1. Auch wenn Artikel 59 EWG-Vertrag nach seinem Wortlaut ausdrücklich nur den Fall eines Leistungserbringers betrifft, der in einem anderen Mitgliedstaat als der Leistungsempfänger ansässig ist, ist es doch Ziel des Artikels, die Beschränkungen der Dienstleistungsfreiheit solcher Personen zu beseitigen, die nicht in dem Staat niedergelassen sind, in dessen Gebiet die Dienstleistung erbracht werden soll. Nur wenn alle wesentlichen Elemente der fraglichen Betätigung nicht über die Grenzen eines Mitgliedstaats hinausweisen, sind die Vertragsbestimmungen über den freien Dienstleistungsverkehr nicht anwendbar. Demgemäß greift Artikel 59 immer dann ein, wenn ein Leistungserbringer Dienstleistungen in einem anderen Mitgliedstaat als demjenigen anbietet, in dem er niedergelassen ist, und zwar unabhängig vom Niederlassungsort der Empfänger dieser Dienstleistungen.

2. Die Artikel 59 und 60 EWG-Vertrag verlangen nicht nur die Beseitigung jeglicher Diskriminierung des Leistungserbringers aufgrund seiner Staatsangehörigkeit, sondern auch die Aufhebung aller Beschränkungen des freien Dienstleistungsverkehrs, die darauf beruhen, daß der Leistungserbringer in einem anderen Mitgliedstaat als demjenigen niedergelassen ist, in dem die Dienstleistung erbracht wird.
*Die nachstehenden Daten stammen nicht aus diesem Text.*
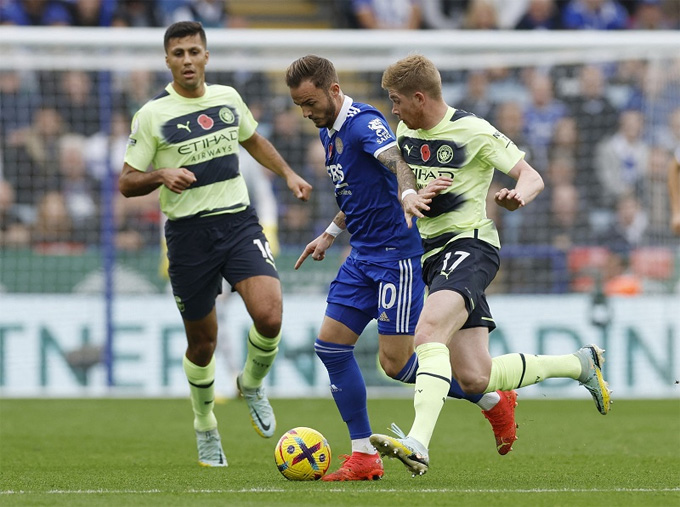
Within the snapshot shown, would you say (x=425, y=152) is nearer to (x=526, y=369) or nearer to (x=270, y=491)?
(x=526, y=369)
Insbesondere kann der Mitgliedstaat für die Erbringung der Leistung in seinem Hoheitsgebiet nicht die Einhaltung aller für eine Niederlassung erforderlichen Bedingungen verlangen, weil damit den Bestimmungen, die den freien Dienstleistungsverkehr gewährleisten sollen, ihre praktische Wirksamkeit völlig genommen würde.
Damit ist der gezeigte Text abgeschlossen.